## Kutipan Halaman

+ + + + +

Banyak orang tua sering mengeluh, "Anakku kok malas banget belajar, disuruh buka buku saja susah." Kalimat seperti ini sangat umum terdengar, terutama di tengah padatnya tuntutan sekolah zaman sekarang. Namun sebelum menilai anak sebagai pemalas, ada baiknya kita mencoba melihat dari sudut pandang psikologi pendidikan. Karena di balik rasa malas, sering kali ada hal yang lebih dalam dari sekadar enggan belajar.
Dalam dunia psikologi pendidikan, belajar bukan hanya urusan otak, tapi juga soal perasaan. Anak akan lebih mudah memahami pelajaran ketika ia merasa tenang, aman, dan diterima. Sebaliknya, jika anak sedang cemas, bosan, atau takut dimarahi, otaknya tidak akan bekerja optimal. Dalam kondisi seperti ini, bagian otak yang mengatur emosi justru lebih aktif daripada bagian yang berfungsi untuk berpikir dan fokus. Akibatnya, anak terlihat seperti tidak bersemangat belajar, padahal sebenarnya ia sedang berjuang dengan emosinya sendiri.
Rasa malas juga bisa muncul karena motivasi belajar yang menurun. Ada dua jenis motivasi yang memengaruhi anak: motivasi dari dalam diri (intrinsik) dan motivasi dari luar (ekstrinsik). Ketika anak belajar hanya untuk mendapatkan nilai bagus atau hadiah, motivasinya bergantung pada faktor luar. Begitu tidak ada penghargaan atau pujian, semangatnya ikut hilang. Sebaliknya, jika anak belajar karena rasa ingin tahu dan minat pribadi, proses belajar akan terasa menyenangkan. Itulah mengapa tugas orang tua dan guru bukan hanya menyuruh belajar, tetapi juga menumbuhkan keinginan anak untuk belajar dengan hati yang senang.
Lingkungan juga berperan besar dalam munculnya rasa malas belajar. Suasana rumah yang bising, orang tua yang sering bertengkar, atau tugas sekolah yang terlalu berat bisa membuat anak kehilangan fokus. Anak butuh lingkungan yang mendukung, tempat ia merasa diterima dan dihargai. Menurut pandangan psikolog humanistik seperti Carl Rogers, belajar akan lebih efektif jika anak merasa aman secara emosional. Jadi, anak yang sering dimarahi atau dibanding-bandingkan dengan teman sekelasnya biasanya justru makin menutup diri dari kegiatan belajar.

+ + + + +

## Data Tercatat
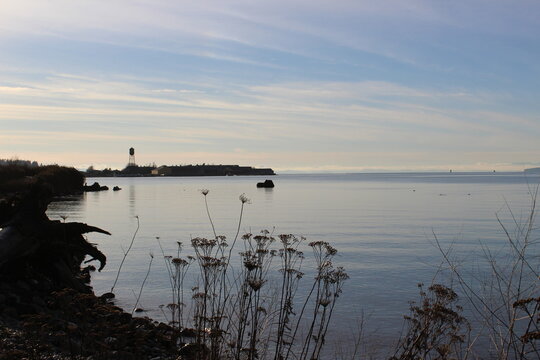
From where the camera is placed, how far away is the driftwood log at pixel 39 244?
12391mm

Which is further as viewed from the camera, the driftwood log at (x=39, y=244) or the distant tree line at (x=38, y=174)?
the distant tree line at (x=38, y=174)

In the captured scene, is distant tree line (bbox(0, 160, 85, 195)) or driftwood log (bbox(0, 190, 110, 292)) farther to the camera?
distant tree line (bbox(0, 160, 85, 195))

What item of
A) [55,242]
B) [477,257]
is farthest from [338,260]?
[55,242]

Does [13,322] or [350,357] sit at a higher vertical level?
[13,322]

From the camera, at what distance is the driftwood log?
12.4 m

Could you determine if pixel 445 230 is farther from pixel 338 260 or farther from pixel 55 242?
pixel 55 242

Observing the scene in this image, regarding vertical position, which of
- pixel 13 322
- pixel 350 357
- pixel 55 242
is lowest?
pixel 350 357

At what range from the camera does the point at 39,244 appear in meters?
12.8

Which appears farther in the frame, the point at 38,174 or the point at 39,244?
the point at 38,174

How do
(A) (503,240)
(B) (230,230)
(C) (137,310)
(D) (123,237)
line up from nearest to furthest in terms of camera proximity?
(C) (137,310), (A) (503,240), (D) (123,237), (B) (230,230)

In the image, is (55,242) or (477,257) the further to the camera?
(477,257)

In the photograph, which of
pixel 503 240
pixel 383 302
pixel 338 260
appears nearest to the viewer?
pixel 383 302

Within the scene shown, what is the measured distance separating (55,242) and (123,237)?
17.5 meters

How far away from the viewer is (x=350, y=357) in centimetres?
1037
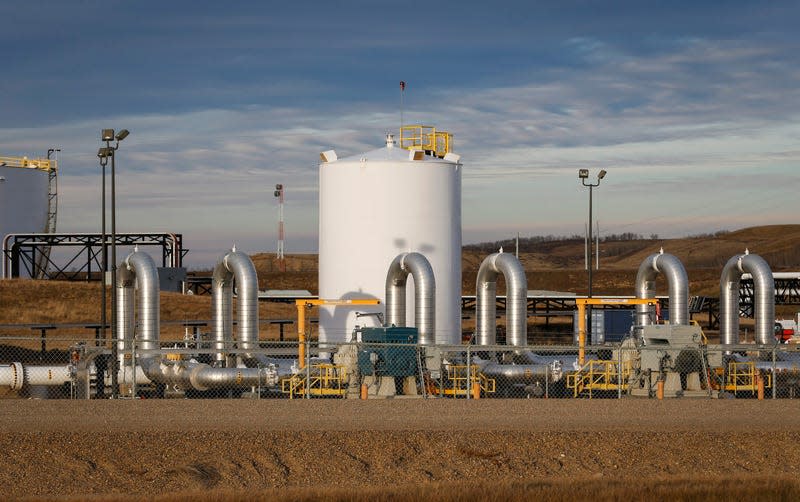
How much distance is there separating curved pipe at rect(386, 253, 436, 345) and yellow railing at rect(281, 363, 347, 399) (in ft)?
9.44

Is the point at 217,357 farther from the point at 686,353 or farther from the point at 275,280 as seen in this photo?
the point at 275,280

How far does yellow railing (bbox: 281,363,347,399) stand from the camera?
3098 cm

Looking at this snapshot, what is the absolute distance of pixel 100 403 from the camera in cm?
2603

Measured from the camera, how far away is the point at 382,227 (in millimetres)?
38438

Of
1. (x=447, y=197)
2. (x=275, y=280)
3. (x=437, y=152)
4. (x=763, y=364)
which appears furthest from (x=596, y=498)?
(x=275, y=280)

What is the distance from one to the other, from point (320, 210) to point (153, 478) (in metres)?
22.4

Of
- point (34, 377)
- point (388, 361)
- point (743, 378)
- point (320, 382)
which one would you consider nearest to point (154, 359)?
point (34, 377)

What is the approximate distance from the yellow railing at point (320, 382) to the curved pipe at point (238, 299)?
2318mm

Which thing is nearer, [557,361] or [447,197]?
[557,361]

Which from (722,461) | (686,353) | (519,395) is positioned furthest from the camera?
(519,395)

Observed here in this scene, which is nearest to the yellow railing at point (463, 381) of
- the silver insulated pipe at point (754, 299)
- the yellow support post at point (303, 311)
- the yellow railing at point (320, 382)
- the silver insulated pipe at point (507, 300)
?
the silver insulated pipe at point (507, 300)

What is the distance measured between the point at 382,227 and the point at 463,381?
7.69 m

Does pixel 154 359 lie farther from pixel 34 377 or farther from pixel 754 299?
pixel 754 299

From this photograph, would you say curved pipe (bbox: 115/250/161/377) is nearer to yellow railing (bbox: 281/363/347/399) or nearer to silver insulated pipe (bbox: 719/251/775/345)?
yellow railing (bbox: 281/363/347/399)
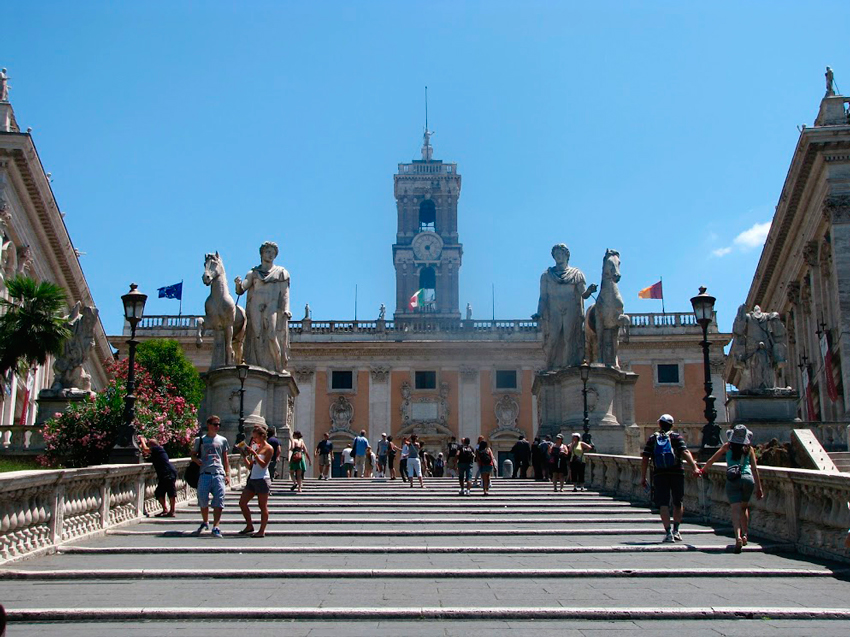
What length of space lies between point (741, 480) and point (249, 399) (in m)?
15.2

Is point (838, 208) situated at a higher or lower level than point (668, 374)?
higher

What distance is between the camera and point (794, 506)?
37.9 feet

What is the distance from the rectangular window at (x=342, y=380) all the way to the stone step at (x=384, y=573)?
50.1 m

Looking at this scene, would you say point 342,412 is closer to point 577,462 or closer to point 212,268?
point 212,268

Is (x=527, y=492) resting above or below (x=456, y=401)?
A: below

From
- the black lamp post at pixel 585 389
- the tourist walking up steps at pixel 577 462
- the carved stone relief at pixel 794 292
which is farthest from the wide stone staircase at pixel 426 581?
the carved stone relief at pixel 794 292

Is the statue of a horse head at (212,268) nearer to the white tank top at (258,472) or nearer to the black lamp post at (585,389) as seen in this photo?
the black lamp post at (585,389)

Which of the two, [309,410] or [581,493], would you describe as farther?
[309,410]

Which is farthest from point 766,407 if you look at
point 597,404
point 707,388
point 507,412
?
point 507,412

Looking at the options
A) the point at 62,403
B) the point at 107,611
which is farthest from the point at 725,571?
the point at 62,403

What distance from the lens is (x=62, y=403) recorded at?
24734 mm

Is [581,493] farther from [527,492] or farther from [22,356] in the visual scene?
[22,356]

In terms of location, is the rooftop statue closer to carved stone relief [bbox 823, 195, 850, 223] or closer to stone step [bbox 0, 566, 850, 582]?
stone step [bbox 0, 566, 850, 582]

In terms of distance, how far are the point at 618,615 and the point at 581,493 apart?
12.9 meters
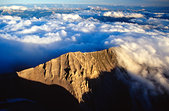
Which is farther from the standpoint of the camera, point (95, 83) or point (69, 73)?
point (95, 83)

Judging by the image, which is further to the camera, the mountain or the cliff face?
the mountain

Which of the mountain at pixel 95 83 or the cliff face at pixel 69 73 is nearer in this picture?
the cliff face at pixel 69 73

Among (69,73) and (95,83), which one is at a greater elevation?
(69,73)

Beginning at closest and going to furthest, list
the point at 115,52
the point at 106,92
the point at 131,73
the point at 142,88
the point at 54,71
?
the point at 54,71
the point at 106,92
the point at 142,88
the point at 131,73
the point at 115,52

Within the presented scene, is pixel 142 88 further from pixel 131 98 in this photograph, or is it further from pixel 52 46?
pixel 52 46

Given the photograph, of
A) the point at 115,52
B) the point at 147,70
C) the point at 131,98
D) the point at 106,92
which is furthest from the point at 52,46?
the point at 147,70
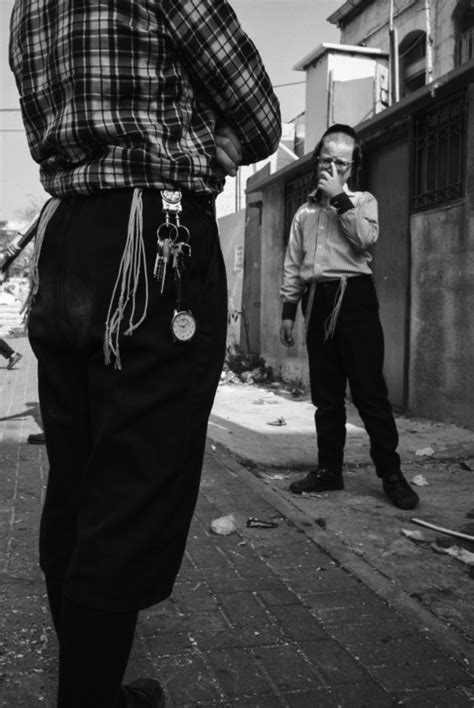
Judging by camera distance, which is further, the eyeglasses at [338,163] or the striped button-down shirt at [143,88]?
the eyeglasses at [338,163]

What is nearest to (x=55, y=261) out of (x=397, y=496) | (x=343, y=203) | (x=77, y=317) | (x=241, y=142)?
(x=77, y=317)

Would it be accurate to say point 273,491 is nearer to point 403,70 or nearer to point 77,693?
point 77,693

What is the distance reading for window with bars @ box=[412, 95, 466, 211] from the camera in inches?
268

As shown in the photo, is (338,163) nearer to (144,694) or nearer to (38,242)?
(38,242)

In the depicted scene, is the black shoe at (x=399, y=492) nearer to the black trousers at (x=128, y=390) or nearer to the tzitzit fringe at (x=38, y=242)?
the black trousers at (x=128, y=390)

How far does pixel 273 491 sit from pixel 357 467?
112cm

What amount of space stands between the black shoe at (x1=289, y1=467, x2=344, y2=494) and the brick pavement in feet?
2.69

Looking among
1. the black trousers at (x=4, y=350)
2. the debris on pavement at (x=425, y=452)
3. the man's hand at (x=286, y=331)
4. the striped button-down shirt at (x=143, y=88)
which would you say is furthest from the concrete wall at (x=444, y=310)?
the black trousers at (x=4, y=350)

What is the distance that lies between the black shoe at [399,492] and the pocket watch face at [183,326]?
10.1ft

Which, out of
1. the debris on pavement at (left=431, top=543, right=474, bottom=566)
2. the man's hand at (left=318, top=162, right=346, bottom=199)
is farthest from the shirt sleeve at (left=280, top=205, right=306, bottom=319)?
the debris on pavement at (left=431, top=543, right=474, bottom=566)

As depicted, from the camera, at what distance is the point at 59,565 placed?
1959 millimetres

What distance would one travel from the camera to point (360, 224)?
438 centimetres

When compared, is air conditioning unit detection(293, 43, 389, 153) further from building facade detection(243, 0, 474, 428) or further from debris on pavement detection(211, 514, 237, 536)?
debris on pavement detection(211, 514, 237, 536)

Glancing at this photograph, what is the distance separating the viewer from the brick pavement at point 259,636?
2312 millimetres
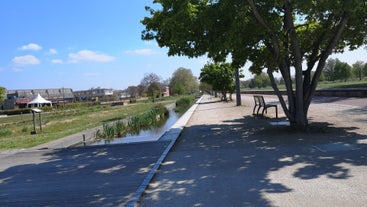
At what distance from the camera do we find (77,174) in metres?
7.61

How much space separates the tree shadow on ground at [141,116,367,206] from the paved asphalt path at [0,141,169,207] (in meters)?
0.54

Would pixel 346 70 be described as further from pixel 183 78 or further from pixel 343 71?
pixel 183 78

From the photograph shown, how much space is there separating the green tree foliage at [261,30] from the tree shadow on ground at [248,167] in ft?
6.82

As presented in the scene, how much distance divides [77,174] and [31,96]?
487ft

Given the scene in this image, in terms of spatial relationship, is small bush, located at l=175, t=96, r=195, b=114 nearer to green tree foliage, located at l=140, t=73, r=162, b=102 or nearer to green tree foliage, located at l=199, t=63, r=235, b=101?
green tree foliage, located at l=199, t=63, r=235, b=101

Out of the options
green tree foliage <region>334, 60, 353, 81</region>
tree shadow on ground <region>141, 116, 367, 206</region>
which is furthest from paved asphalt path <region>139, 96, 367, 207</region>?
green tree foliage <region>334, 60, 353, 81</region>

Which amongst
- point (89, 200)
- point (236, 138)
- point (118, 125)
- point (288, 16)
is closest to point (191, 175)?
point (89, 200)

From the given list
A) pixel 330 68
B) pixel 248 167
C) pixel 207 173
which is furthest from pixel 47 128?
pixel 330 68

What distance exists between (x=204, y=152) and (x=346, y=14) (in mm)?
5634

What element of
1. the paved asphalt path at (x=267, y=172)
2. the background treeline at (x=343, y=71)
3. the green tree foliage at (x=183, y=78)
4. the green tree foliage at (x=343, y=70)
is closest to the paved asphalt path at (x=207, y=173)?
the paved asphalt path at (x=267, y=172)

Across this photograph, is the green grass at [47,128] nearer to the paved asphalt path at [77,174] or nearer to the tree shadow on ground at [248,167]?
the paved asphalt path at [77,174]

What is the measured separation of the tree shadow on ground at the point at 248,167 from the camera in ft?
17.8

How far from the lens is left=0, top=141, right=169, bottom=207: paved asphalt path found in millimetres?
5934

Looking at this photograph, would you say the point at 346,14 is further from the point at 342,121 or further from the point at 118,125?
the point at 118,125
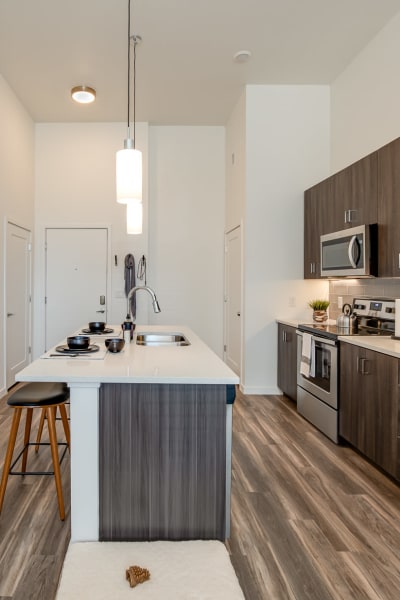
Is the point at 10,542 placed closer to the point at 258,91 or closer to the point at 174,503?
the point at 174,503

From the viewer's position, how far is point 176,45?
3.59 m

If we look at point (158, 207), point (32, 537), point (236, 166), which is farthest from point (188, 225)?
point (32, 537)

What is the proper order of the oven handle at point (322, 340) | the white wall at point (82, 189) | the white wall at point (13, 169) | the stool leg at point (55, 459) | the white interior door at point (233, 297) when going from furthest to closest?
the white wall at point (82, 189), the white interior door at point (233, 297), the white wall at point (13, 169), the oven handle at point (322, 340), the stool leg at point (55, 459)

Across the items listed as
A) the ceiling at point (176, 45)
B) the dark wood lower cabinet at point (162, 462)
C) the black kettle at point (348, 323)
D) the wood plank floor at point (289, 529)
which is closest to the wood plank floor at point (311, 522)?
the wood plank floor at point (289, 529)

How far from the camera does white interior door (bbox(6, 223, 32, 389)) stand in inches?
176

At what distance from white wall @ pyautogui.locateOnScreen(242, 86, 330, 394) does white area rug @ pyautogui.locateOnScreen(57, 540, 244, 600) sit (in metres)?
2.84

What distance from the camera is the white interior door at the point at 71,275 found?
17.4 feet

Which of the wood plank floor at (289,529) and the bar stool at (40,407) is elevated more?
the bar stool at (40,407)

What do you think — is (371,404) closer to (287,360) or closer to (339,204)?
(287,360)

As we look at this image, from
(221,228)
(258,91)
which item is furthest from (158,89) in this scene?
(221,228)

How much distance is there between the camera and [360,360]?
2.71m

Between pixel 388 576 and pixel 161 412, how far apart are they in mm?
1144

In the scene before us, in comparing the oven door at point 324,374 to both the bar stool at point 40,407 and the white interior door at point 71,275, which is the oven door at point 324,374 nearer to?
the bar stool at point 40,407

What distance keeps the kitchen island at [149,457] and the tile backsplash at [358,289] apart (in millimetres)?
2142
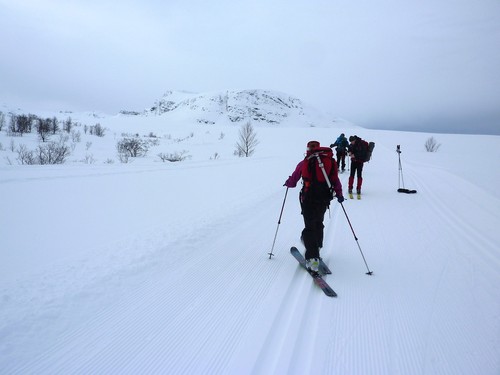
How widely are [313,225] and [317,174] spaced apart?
0.77 m

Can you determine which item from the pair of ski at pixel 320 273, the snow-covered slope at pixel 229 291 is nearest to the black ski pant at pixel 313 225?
the pair of ski at pixel 320 273

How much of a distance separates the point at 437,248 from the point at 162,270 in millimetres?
4719

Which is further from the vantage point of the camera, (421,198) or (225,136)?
(225,136)

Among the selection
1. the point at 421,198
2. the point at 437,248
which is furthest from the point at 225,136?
the point at 437,248

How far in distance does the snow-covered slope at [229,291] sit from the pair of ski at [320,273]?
10cm

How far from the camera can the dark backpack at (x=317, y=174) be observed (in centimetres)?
369

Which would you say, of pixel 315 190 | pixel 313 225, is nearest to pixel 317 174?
pixel 315 190

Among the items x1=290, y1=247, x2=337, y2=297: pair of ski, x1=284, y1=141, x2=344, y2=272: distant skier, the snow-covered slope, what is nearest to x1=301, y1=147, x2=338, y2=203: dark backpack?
x1=284, y1=141, x2=344, y2=272: distant skier

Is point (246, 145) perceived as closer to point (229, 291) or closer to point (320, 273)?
point (320, 273)

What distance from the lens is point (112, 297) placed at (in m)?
3.13

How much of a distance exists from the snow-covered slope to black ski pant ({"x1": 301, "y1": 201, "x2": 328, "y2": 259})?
41cm

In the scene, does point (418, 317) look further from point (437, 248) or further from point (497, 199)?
point (497, 199)

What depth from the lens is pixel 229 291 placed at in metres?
3.33

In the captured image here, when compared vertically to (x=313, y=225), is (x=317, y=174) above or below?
above
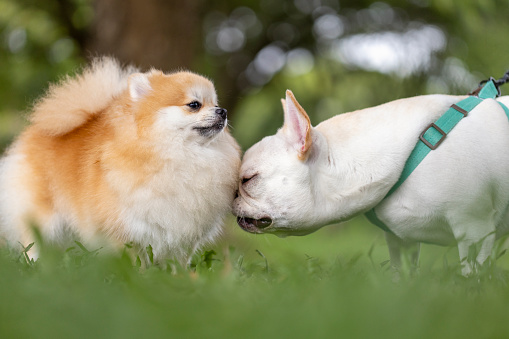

+ + + + +

## Tujuan Latihan A
Salin ulang bagian teks tentang malas belajar anak dari "Dalam dunia psikologi" sampai "dengan emosinya sendiri.", lalu ganti "optimal" dengan "maksimal".
## Tujuan Latihan B
Teruskan teks tentang malas belajar anak setelah kalimat terakhirnya.
Baris-baris data di atas merupakan bahan tersendiri yang terpisah dari teks tentang malas belajar anak.

## Jawaban Latihan A
Dalam dunia psikologi pendidikan, belajar bukan hanya urusan otak, tapi juga soal perasaan. Anak akan lebih mudah memahami pelajaran ketika ia merasa tenang, aman, dan diterima. Sebaliknya, jika anak sedang cemas, bosan, atau takut dimarahi, otaknya tidak akan bekerja maksimal. Dalam kondisi seperti ini, bagian otak yang mengatur emosi justru lebih aktif daripada bagian yang berfungsi untuk berpikir dan fokus. Akibatnya, anak terlihat seperti tidak bersemangat belajar, padahal sebenarnya ia sedang berjuang dengan emosinya sendiri.

## Jawaban Latihan B
Selain itu, tantangan lain datang dari dunia digital. Anak-anak zaman sekarang tumbuh bersama gawai dan media sosial yang menawarkan kesenangan instan. Otak mereka terbiasa dengan hal-hal cepat dan menarik secara visual, sementara kegiatan belajar di sekolah sering kali terasa lambat dan membosankan. Akibatnya, fokus anak mudah teralihkan. Bukan berarti teknologi harus dijauhi, tetapi perlu diatur penggunaannya agar anak tetap bisa menikmati belajar tanpa kehilangan dunia bermainnya.
Daripada terus memarahi anak karena malas belajar, lebih baik kita mencoba memahami apa yang membuatnya merasa begitu. Dengarkan keluhannya, beri kesempatan untuk beristirahat, dan berikan apresiasi kecil atas usahanya. Anak yang merasa dihargai akan lebih bersemangat memperbaiki diri. Guru dan orang tua perlu bekerja sama menjadi teladan yang sabar, bukan hanya memberi perintah, tapi juga menunjukkan bahwa belajar adalah bagian dari kehidupan yang menyenangkan.
Pada akhirnya, anak yang tampak malas belajar tidak selalu berarti tidak mau berusaha. Bisa jadi ia sedang lelah, bosan, atau kehilangan makna dari apa yang ia pelajari. Tugas kita sebagai pendidik, orang tua, atau siapa pun yang peduli terhadap dunia anak adalah membantu mereka menemukan kembali semangat itu. Karena belajar sejatinya bukan sekadar tentang nilai dan ujian, melainkan tentang menumbuhkan rasa ingin tahu, keberanian, dan kebahagiaan dalam proses memahami dunia.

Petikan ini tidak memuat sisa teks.